**DIRECTION**. Retype exactly the lines from the one containing "Which of the" through the last line of the records below, including both, and leave out any pictures.

**STORED RECORDS**.
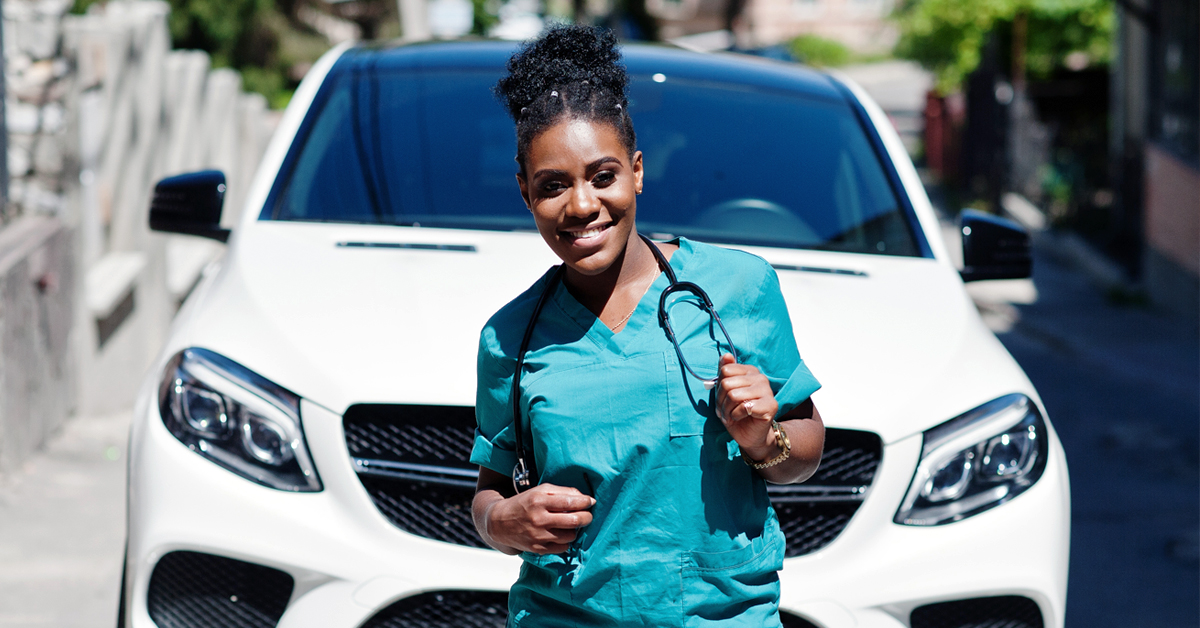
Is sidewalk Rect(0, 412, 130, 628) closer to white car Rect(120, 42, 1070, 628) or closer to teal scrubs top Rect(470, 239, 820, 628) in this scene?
white car Rect(120, 42, 1070, 628)

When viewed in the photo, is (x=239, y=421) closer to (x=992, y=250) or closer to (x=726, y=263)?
(x=726, y=263)

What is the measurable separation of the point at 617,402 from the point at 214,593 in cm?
133

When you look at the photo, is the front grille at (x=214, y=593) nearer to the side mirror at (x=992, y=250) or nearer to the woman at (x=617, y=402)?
the woman at (x=617, y=402)

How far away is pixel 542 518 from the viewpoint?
1.85 m

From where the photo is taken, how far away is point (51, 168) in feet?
20.9

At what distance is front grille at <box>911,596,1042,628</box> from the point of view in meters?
2.86

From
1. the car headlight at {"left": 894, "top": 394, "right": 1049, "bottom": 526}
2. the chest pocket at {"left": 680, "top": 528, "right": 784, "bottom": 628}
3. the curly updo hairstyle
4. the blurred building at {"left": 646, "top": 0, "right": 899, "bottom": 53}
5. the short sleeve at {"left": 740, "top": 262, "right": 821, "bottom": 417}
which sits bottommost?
the blurred building at {"left": 646, "top": 0, "right": 899, "bottom": 53}

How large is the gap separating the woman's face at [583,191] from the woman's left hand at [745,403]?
0.82 ft

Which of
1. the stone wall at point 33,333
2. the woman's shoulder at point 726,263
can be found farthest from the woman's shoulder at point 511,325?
the stone wall at point 33,333

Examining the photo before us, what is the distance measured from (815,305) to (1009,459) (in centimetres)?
54

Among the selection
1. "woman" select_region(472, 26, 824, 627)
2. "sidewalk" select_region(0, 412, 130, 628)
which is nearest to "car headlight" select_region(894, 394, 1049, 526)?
"woman" select_region(472, 26, 824, 627)

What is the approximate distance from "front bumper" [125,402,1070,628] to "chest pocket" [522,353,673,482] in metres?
0.90

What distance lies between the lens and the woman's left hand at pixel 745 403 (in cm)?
174

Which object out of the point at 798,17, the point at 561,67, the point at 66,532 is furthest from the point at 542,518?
the point at 798,17
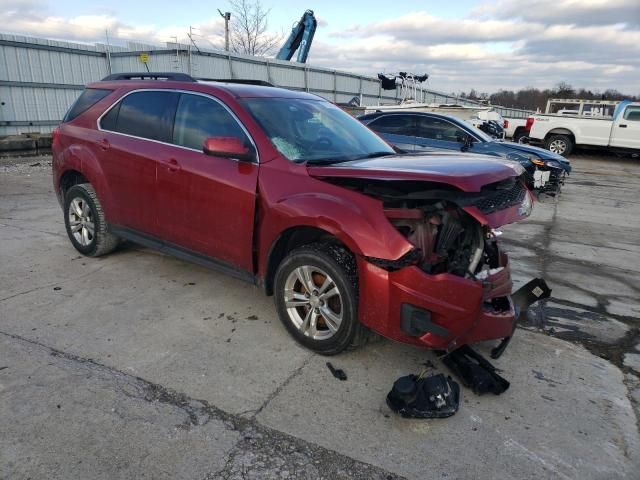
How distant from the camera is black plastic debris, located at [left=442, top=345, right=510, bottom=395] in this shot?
2.98 metres

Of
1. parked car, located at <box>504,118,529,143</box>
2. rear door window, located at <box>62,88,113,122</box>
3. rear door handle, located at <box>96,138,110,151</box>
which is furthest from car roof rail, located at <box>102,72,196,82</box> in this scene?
parked car, located at <box>504,118,529,143</box>

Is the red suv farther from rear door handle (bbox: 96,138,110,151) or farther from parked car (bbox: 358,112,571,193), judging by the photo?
parked car (bbox: 358,112,571,193)

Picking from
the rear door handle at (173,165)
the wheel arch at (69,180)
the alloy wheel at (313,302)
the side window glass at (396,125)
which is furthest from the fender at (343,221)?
the side window glass at (396,125)

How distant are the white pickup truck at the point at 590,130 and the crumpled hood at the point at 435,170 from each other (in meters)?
16.2

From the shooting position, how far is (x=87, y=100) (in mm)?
5055

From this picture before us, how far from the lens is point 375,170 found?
3033 millimetres

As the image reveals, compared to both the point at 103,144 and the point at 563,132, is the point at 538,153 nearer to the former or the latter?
the point at 103,144

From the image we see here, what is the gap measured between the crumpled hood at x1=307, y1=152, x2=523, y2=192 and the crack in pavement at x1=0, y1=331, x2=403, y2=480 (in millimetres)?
1446

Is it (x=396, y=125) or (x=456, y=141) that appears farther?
(x=396, y=125)

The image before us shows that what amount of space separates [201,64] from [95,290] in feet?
46.3

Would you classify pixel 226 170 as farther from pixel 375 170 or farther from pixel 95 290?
pixel 95 290

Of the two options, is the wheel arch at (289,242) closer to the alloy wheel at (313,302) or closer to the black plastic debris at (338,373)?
the alloy wheel at (313,302)

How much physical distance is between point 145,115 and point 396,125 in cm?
676

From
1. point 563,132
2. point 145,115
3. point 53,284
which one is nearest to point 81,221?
point 53,284
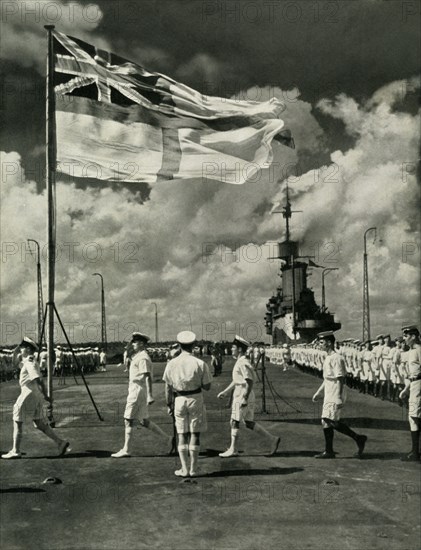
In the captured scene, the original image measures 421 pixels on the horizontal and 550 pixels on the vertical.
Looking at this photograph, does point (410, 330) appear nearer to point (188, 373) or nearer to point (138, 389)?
point (188, 373)

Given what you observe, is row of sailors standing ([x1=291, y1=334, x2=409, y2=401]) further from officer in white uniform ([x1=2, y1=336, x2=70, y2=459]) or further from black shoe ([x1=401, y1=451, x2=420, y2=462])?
officer in white uniform ([x1=2, y1=336, x2=70, y2=459])

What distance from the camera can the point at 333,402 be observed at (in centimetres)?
815

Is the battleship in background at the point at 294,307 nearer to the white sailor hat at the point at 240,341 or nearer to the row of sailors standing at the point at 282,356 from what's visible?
the row of sailors standing at the point at 282,356

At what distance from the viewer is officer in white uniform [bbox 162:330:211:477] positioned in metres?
6.98

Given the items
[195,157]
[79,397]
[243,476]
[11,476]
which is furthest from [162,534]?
[79,397]

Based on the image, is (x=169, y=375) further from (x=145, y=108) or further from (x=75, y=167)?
(x=145, y=108)

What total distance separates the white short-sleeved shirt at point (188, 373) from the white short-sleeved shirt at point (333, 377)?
2.02 metres

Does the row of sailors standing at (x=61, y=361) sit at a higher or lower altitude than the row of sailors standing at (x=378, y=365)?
lower

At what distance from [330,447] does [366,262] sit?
19708 mm

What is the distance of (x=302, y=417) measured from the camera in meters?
12.6

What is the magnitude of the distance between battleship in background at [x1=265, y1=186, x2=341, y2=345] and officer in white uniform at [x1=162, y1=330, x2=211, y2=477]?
41.8 metres

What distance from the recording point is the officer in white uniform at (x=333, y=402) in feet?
26.3

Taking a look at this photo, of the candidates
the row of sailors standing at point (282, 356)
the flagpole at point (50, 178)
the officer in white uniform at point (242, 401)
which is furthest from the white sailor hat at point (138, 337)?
the row of sailors standing at point (282, 356)

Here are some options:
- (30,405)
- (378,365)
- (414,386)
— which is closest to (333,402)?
(414,386)
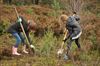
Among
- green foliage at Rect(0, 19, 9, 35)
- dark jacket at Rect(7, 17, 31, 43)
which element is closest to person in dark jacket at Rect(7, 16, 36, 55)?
dark jacket at Rect(7, 17, 31, 43)

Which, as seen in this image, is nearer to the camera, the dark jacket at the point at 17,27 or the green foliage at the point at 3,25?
the dark jacket at the point at 17,27

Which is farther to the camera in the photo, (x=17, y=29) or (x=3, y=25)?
(x=3, y=25)

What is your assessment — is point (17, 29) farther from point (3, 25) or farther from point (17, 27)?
point (3, 25)

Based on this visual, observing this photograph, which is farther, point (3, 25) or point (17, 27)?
point (3, 25)

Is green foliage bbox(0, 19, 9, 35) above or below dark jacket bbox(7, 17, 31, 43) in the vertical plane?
below

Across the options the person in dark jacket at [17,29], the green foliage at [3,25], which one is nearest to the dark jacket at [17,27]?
the person in dark jacket at [17,29]

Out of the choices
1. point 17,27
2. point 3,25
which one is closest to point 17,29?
point 17,27

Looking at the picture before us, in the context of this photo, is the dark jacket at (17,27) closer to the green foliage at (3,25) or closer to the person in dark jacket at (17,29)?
the person in dark jacket at (17,29)

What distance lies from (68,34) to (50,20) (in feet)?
18.6

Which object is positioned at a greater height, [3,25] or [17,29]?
[17,29]

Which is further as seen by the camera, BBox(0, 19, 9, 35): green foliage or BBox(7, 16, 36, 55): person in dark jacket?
BBox(0, 19, 9, 35): green foliage

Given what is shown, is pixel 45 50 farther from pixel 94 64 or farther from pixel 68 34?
pixel 94 64

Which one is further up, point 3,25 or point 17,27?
point 17,27

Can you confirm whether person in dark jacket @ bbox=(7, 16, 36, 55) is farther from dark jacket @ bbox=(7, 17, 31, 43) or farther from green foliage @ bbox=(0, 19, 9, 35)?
green foliage @ bbox=(0, 19, 9, 35)
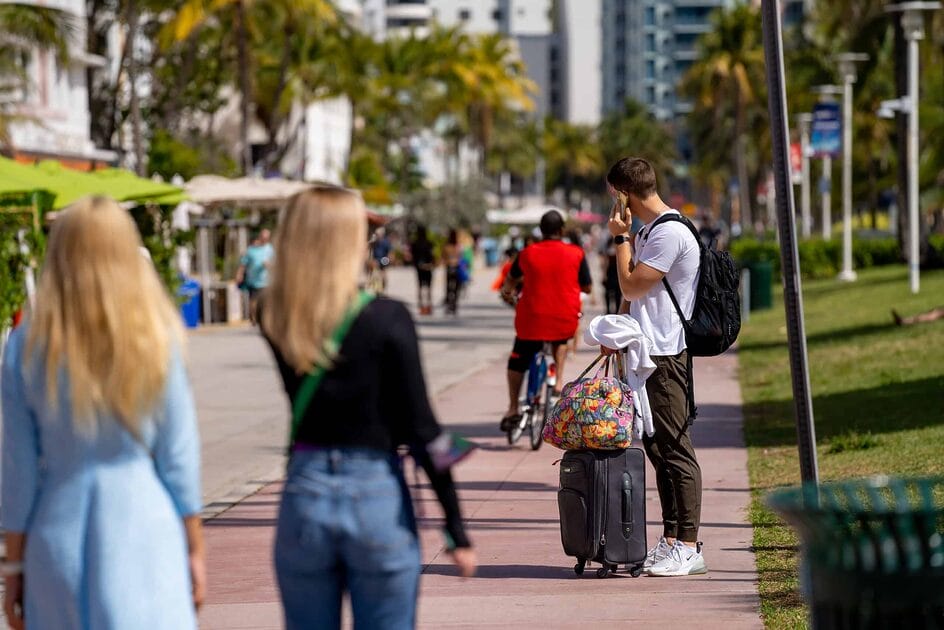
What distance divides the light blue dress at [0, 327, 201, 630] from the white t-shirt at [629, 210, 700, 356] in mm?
3526

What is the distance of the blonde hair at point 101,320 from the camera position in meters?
3.85

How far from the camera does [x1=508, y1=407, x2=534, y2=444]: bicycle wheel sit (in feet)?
40.8

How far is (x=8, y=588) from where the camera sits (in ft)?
13.4

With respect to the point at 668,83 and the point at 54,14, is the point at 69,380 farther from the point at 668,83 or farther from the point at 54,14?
the point at 668,83

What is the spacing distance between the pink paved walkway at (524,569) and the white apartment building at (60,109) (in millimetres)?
26511

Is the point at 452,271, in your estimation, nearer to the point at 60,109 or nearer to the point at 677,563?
the point at 60,109

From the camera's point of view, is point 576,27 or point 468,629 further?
point 576,27

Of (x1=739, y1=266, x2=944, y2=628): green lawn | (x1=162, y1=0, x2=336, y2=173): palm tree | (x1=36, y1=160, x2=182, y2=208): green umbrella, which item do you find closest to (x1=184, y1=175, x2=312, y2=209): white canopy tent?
(x1=36, y1=160, x2=182, y2=208): green umbrella

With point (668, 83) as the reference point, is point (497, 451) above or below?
below

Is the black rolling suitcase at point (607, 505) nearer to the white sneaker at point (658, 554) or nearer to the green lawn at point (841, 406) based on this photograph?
the white sneaker at point (658, 554)

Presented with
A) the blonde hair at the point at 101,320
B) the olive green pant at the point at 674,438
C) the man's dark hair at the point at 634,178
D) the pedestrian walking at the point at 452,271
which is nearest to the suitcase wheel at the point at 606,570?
the olive green pant at the point at 674,438

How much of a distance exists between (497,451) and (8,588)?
848 centimetres

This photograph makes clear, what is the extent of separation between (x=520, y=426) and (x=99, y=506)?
28.4 feet

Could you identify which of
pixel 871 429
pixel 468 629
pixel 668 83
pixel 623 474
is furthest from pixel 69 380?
pixel 668 83
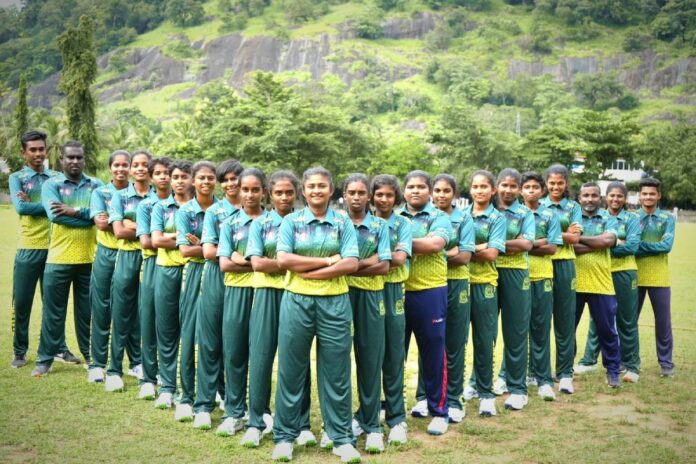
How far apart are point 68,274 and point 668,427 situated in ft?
18.4

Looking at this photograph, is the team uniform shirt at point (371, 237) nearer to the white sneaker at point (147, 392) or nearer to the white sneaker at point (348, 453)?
the white sneaker at point (348, 453)

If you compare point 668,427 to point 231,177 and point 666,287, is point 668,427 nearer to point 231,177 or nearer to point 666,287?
point 666,287

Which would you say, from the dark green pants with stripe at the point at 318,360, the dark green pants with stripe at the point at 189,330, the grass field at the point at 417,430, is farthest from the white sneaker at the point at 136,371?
the dark green pants with stripe at the point at 318,360

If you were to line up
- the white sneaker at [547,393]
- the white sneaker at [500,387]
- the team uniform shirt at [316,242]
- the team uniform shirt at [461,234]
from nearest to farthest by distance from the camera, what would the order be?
1. the team uniform shirt at [316,242]
2. the team uniform shirt at [461,234]
3. the white sneaker at [547,393]
4. the white sneaker at [500,387]

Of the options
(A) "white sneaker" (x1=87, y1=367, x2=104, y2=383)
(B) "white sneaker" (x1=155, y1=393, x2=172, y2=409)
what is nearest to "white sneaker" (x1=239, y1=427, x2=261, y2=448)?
(B) "white sneaker" (x1=155, y1=393, x2=172, y2=409)

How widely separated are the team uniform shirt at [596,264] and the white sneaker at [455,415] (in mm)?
2120

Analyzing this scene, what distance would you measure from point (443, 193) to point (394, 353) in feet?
4.61

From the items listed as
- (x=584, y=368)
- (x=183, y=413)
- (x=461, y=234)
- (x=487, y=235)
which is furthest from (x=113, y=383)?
(x=584, y=368)

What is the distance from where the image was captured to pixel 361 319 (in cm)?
541

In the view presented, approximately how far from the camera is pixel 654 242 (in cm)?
799

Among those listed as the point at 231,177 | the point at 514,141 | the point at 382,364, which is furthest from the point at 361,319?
the point at 514,141

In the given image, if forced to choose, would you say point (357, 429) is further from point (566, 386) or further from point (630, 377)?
point (630, 377)

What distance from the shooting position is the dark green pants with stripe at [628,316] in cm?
782

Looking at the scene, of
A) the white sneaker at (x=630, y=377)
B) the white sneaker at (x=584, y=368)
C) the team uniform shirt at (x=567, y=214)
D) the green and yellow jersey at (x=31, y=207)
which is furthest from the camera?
the white sneaker at (x=584, y=368)
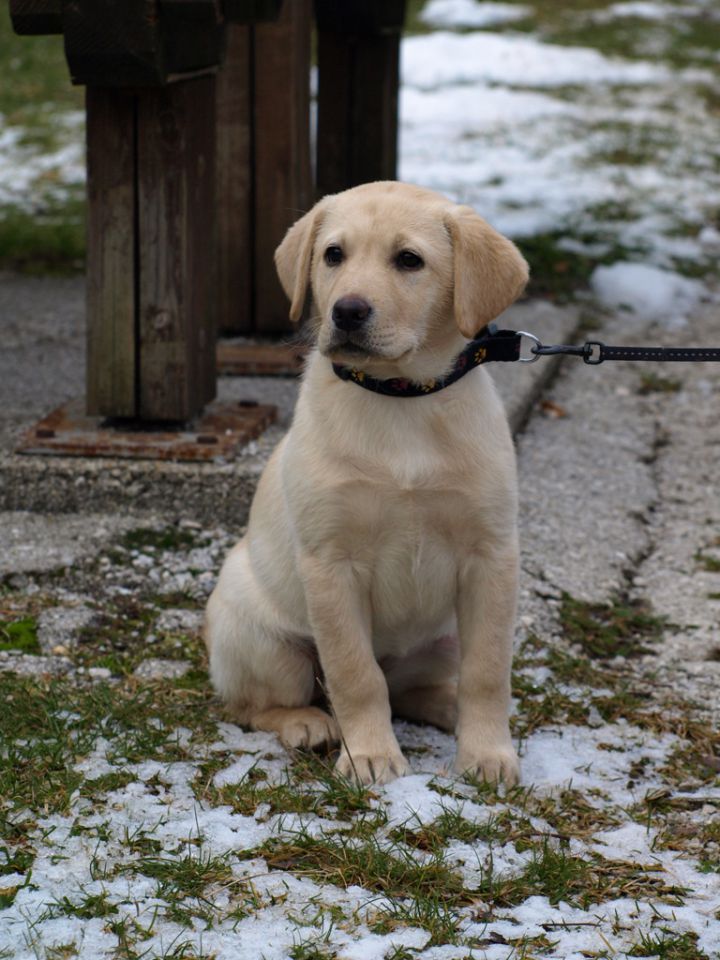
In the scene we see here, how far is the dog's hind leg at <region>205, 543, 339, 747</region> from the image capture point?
134 inches

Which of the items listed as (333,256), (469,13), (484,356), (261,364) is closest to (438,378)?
(484,356)

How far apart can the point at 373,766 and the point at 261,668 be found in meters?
0.44

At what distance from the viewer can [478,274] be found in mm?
3059

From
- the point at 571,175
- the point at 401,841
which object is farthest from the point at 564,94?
the point at 401,841

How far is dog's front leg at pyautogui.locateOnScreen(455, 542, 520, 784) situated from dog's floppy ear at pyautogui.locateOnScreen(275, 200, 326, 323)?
744 millimetres

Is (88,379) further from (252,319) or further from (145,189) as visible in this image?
(252,319)

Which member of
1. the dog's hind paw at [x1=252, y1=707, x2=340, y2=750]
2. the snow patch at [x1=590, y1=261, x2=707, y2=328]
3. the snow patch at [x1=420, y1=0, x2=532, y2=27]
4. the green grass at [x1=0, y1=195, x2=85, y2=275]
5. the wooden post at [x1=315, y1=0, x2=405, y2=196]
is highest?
the wooden post at [x1=315, y1=0, x2=405, y2=196]

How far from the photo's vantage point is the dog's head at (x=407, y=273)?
2.98 metres

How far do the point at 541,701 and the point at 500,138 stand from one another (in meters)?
8.03

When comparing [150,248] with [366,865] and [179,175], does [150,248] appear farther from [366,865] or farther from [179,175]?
[366,865]

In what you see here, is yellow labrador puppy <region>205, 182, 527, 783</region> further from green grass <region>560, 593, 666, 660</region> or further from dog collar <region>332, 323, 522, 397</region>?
green grass <region>560, 593, 666, 660</region>

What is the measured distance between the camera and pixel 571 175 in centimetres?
993

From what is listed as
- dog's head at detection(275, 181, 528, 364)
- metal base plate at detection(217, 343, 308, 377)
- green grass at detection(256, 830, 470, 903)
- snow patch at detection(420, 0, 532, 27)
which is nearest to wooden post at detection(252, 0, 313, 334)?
metal base plate at detection(217, 343, 308, 377)

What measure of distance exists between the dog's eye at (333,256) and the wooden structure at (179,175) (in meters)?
1.32
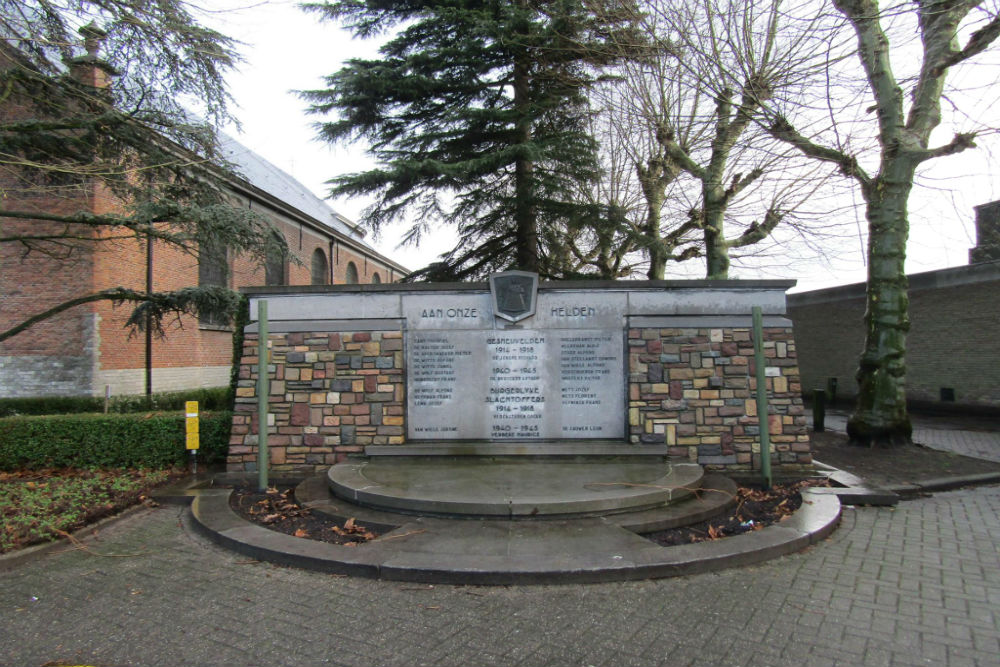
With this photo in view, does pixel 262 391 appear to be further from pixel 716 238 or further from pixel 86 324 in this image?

**THE COMPLETED TASK**.
Which of the items listed as (333,256), (469,13), (484,356), (261,364) is closest to (438,378)?
(484,356)

How far apart can the point at 373,766 and the point at 261,668 be found in meters?
0.44

At what distance from the viewer can [478,274] be found in mm?
3059

From
- the point at 571,175
- the point at 401,841
which object is farthest from the point at 564,94?
the point at 401,841

How far is dog's front leg at pyautogui.locateOnScreen(455, 542, 520, 784) situated from dog's floppy ear at pyautogui.locateOnScreen(275, 200, 326, 323)?
744 millimetres

Is (88,379) further from (252,319) or further from (145,189) as visible in this image?
(252,319)

Which member of
1. the dog's hind paw at [x1=252, y1=707, x2=340, y2=750]
2. the snow patch at [x1=590, y1=261, x2=707, y2=328]
3. the snow patch at [x1=420, y1=0, x2=532, y2=27]
4. the green grass at [x1=0, y1=195, x2=85, y2=275]
5. the wooden post at [x1=315, y1=0, x2=405, y2=196]
is highest?
the wooden post at [x1=315, y1=0, x2=405, y2=196]

How far from the photo's vantage point is the dog's head at (x=407, y=273)?
2.98 metres

How far do the point at 541,701 and the point at 500,138 stand from one another (in meters)?
8.03

When comparing [150,248] with [366,865] and [179,175], does [150,248] appear farther from [366,865] or farther from [179,175]?
[366,865]

In what you see here, is yellow labrador puppy <region>205, 182, 527, 783</region> further from green grass <region>560, 593, 666, 660</region> or further from dog collar <region>332, 323, 522, 397</region>?
green grass <region>560, 593, 666, 660</region>

What is the measured distance between the camera and pixel 571 175 in centimetres?
993

From what is listed as
- dog's head at detection(275, 181, 528, 364)
- metal base plate at detection(217, 343, 308, 377)
- green grass at detection(256, 830, 470, 903)
- snow patch at detection(420, 0, 532, 27)
which is nearest to wooden post at detection(252, 0, 313, 334)?
metal base plate at detection(217, 343, 308, 377)

What measure of distance exists between the dog's eye at (333,256) and the wooden structure at (179,175) (in meters)?
1.32
With this photo in view, does pixel 262 391 appear to be further from pixel 716 238 or further from pixel 86 324 in this image?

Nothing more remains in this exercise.